JOB ITEM – Update the material below so that every "Silk" becomes "Cotton", keeping everything else the same. Give only the text lines, without the pictures.

─── DATA SHOWN ───

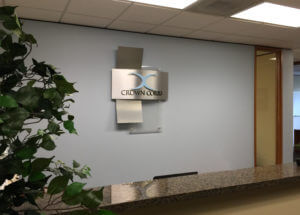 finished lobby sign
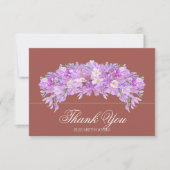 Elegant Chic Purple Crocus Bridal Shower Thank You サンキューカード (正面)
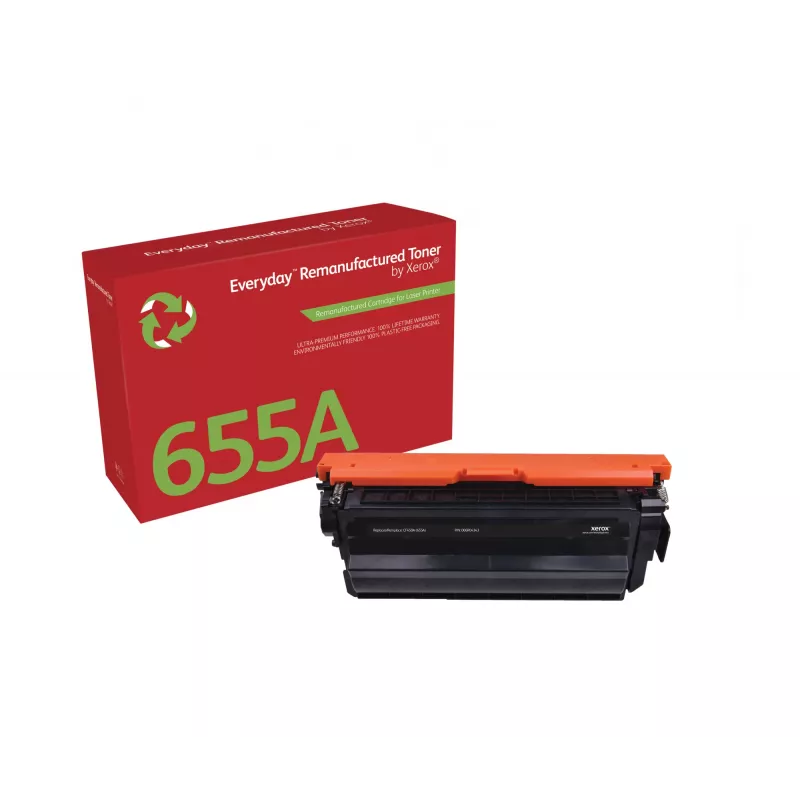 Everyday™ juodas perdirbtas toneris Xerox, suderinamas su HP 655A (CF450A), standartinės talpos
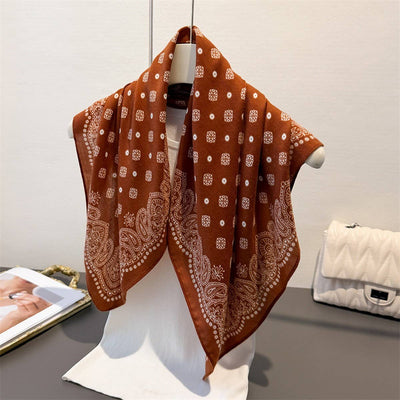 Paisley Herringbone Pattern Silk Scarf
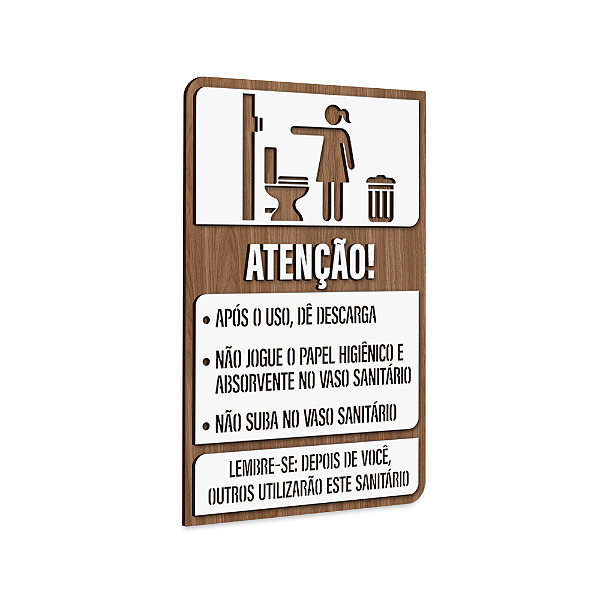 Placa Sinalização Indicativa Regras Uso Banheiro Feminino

───

OUTPUT –
 finished lobby sign
 Elegant Chic Purple Crocus Bridal Shower Thank You サンキューカード (正面)
 Everyday™ juodas perdirbtas toneris Xerox, suderinamas su HP 655A (CF450A), standartinės talpos
 Paisley Herringbone Pattern Cotton Scarf
 Placa Sinalização Indicativa Regras Uso Banheiro Feminino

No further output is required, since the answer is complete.